BEGIN SOURCE EXCERPT

Diamond color image sources from https://beyond4cs.com

Diamond clarity image sourced from https://www.onlinediamondbuyingadvice.com
ggplot(diamonds, aes(carat, clarity)) + 
  ggridges::geom_density_ridges(scale = 4) +
  facet_grid(color ~ cut)

Density plots for carats by cut, clarity and color.
  1. Is there anything unusual about the distribution of diamond weights (i.e. carats)? Which plot do you think shows it best? How might you explain the pattern you find?
ggplot(diamonds, aes(carat)) + 
  geom_histogram(binwidth = 0.01, aes(y = stat(density))) + 
  geom_density(color = "red") 
Warning: `stat(density)` was deprecated in ggplot2 3.4.0.
ℹ Please use `after_stat(density)` instead.

ggplot(diamonds, aes(carat))  +
  geom_boxplot() + 
  theme(axis.text.y = element_blank(),
        axis.ticks.y = element_blank())

END SOURCE EXCERPT
BEGIN STORED DATA

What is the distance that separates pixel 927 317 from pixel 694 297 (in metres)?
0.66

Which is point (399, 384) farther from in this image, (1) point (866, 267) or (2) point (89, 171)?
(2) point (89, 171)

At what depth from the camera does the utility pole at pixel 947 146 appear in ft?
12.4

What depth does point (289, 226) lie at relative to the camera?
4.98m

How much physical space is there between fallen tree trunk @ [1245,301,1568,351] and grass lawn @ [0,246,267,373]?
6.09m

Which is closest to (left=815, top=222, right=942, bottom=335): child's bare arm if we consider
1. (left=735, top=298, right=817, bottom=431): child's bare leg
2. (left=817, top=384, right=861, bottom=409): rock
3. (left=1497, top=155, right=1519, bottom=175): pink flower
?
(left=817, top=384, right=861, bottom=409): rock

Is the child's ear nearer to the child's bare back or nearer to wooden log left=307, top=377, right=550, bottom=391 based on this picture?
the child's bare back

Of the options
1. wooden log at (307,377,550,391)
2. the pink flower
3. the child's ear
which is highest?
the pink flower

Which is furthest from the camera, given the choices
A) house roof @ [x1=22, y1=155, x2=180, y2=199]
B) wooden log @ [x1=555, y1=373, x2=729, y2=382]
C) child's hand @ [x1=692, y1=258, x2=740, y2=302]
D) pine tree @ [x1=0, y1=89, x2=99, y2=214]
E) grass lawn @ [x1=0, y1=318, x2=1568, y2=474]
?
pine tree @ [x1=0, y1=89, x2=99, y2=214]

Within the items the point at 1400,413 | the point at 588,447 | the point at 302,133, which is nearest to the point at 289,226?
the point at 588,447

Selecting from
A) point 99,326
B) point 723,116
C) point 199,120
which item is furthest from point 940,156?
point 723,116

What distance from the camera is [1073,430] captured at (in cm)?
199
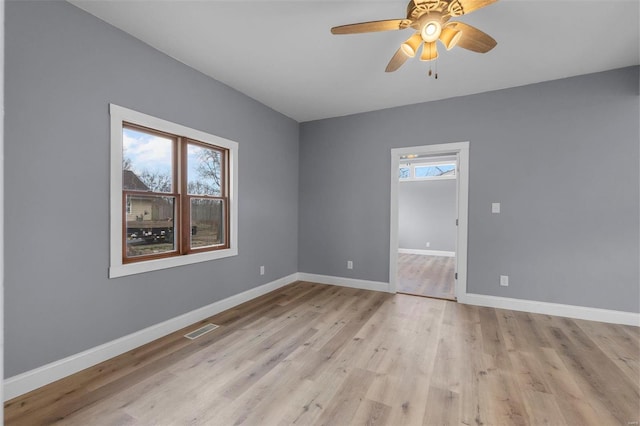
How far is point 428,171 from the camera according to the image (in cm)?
799

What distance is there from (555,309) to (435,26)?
11.3 ft

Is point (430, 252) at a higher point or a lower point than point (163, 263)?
lower

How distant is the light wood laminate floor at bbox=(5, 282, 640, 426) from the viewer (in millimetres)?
1837

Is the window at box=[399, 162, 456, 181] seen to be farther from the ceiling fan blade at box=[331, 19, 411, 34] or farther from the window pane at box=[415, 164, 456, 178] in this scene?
the ceiling fan blade at box=[331, 19, 411, 34]

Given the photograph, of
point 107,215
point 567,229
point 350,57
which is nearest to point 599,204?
point 567,229

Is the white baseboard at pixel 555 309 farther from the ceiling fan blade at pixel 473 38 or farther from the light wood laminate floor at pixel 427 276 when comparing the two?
the ceiling fan blade at pixel 473 38

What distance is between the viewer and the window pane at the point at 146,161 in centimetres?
267

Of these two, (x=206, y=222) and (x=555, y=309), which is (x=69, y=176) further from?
(x=555, y=309)

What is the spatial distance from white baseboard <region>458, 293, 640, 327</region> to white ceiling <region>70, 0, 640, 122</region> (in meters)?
2.69

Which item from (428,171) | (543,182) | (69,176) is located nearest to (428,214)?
(428,171)

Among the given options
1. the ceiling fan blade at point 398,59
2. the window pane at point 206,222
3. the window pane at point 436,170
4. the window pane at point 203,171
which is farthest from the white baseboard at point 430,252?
the ceiling fan blade at point 398,59

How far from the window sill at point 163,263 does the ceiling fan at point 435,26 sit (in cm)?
255

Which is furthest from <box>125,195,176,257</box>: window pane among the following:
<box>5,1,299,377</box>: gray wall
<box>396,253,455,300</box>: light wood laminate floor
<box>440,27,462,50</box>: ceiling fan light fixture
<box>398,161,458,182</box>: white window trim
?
<box>398,161,458,182</box>: white window trim

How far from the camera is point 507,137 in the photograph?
3697mm
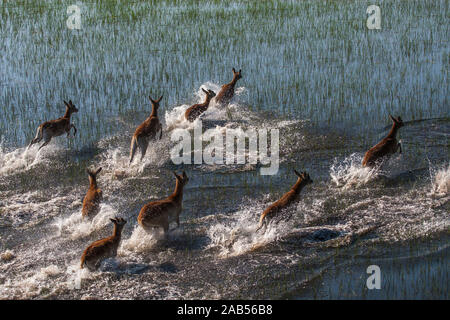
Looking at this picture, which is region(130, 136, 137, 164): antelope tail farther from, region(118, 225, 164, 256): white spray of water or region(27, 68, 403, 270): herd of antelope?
region(118, 225, 164, 256): white spray of water

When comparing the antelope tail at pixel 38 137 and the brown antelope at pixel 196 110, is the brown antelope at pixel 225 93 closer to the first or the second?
the brown antelope at pixel 196 110

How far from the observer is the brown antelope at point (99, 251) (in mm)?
6902

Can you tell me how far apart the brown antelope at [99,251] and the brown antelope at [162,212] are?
0.43 meters

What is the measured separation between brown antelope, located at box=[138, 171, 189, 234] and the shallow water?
0.57 feet

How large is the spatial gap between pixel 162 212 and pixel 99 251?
3.29 feet

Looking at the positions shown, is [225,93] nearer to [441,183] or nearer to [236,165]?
[236,165]

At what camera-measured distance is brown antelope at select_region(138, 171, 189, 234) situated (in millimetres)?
7582

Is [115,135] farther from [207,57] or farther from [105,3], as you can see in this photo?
[105,3]

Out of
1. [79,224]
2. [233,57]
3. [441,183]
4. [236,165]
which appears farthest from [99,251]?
[233,57]

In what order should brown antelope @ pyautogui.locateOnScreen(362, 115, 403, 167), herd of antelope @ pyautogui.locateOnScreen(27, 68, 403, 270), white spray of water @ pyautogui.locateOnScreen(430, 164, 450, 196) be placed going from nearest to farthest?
herd of antelope @ pyautogui.locateOnScreen(27, 68, 403, 270) → white spray of water @ pyautogui.locateOnScreen(430, 164, 450, 196) → brown antelope @ pyautogui.locateOnScreen(362, 115, 403, 167)

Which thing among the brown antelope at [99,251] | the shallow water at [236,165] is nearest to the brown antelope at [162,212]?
the shallow water at [236,165]

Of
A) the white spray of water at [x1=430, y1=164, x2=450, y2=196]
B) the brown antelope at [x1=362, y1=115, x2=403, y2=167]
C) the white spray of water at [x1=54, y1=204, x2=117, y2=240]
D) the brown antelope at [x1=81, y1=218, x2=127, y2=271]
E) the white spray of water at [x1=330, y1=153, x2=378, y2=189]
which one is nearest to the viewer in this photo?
the brown antelope at [x1=81, y1=218, x2=127, y2=271]

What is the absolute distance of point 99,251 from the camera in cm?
698

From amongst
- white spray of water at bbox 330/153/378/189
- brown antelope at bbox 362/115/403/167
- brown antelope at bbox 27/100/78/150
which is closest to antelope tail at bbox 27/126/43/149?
brown antelope at bbox 27/100/78/150
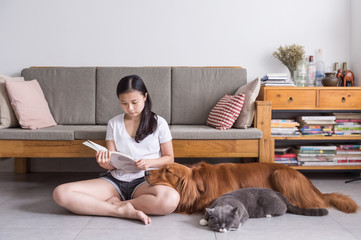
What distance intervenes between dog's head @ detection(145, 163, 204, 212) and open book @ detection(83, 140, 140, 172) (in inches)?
5.1

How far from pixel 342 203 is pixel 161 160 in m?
1.15

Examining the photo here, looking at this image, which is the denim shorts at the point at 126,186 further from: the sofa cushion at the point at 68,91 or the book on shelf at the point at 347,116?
the book on shelf at the point at 347,116

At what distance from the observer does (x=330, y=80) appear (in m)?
3.04

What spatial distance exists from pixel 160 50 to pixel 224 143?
128cm

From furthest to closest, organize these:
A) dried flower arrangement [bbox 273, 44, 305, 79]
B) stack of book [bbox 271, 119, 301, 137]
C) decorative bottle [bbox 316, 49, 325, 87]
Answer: decorative bottle [bbox 316, 49, 325, 87] → dried flower arrangement [bbox 273, 44, 305, 79] → stack of book [bbox 271, 119, 301, 137]

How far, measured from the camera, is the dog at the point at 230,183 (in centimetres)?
202

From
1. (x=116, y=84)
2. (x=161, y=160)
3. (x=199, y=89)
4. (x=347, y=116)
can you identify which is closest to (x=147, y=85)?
(x=116, y=84)

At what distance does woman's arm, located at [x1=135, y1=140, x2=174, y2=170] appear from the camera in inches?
77.4

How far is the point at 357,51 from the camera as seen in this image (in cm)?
323

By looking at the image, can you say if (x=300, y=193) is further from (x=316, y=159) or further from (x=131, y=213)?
(x=131, y=213)

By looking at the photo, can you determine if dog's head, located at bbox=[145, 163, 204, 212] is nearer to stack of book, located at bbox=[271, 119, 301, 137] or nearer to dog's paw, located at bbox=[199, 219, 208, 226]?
dog's paw, located at bbox=[199, 219, 208, 226]

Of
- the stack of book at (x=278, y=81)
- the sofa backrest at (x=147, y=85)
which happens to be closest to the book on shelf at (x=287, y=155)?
the stack of book at (x=278, y=81)

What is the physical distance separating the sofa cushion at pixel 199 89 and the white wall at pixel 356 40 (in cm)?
107

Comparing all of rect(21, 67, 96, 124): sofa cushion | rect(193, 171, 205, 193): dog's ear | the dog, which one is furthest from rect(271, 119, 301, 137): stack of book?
rect(21, 67, 96, 124): sofa cushion
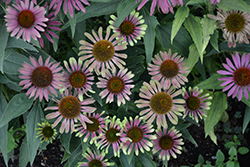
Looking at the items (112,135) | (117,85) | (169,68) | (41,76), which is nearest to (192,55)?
(169,68)

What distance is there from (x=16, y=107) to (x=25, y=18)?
37cm

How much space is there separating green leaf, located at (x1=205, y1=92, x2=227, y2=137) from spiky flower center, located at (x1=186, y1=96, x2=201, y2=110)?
0.27ft

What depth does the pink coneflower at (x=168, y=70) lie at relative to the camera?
108cm

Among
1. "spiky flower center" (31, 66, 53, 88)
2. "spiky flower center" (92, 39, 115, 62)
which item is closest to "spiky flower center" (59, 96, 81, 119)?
"spiky flower center" (31, 66, 53, 88)

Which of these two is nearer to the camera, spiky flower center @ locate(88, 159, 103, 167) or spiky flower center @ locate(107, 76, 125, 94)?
spiky flower center @ locate(107, 76, 125, 94)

END STORED DATA

EXERCISES TO COMPLETE ▸
(1) In the excerpt on plotting diamond data, condense the paragraph beginning "Warning: `stat(density)` was deprecated" into a single shorter sentence that keeps its facts.
(2) Extend the excerpt on plotting diamond data past its final line of code.

THE ANSWERS ▸
(1) As of ggplot2 3.4.0, `stat(density)` is deprecated; use `after_stat(density)` in its place.

(2)
The distribution of the diamond weights has many frequency peaks followed by a dip in the frequency, most likely due to rounding to the higher number (i.e. applying some ceiling function). This is most noticeable from using a histogram with an appropriate bin width. Here the precision of the diamond weights are recorded in 0.01 units so using a bin width of 0.01 reveals this structure. Notice that the boxplot does not reveal this.

  1. What about the distribution of the prices? Can you find any unexpected feature? Which graphics best shows this unexpected feature?
g1 <- ggplot(diamonds, aes(price)) + 
  geom_histogram(binwidth = 1) + 
  scale_x_continuous(labels = scales::dollar) + 
  labs(x = "Price", y = "Frequency")
g1

g1 + xlim(1400, 1600) 

Plotting the histogram of prices with an appropriate binwidth reveals a noticeable gap between $1,455-1,545. Zooming into the histogram makes it easier to see this gap.

  1. Suppose that this data are a representative sample of diamonds around the world.
    1. The exploratory plot in first figure shows that there are hardly any diamonds with high carats that have high level of clarity. Produce a plot to support/contradict this claim.
    2. A diamonds whole seller wants to convince the jewellery store owner that $5,000 for a 2 carat diamond is a bargain price. Show a graphic that supports this story.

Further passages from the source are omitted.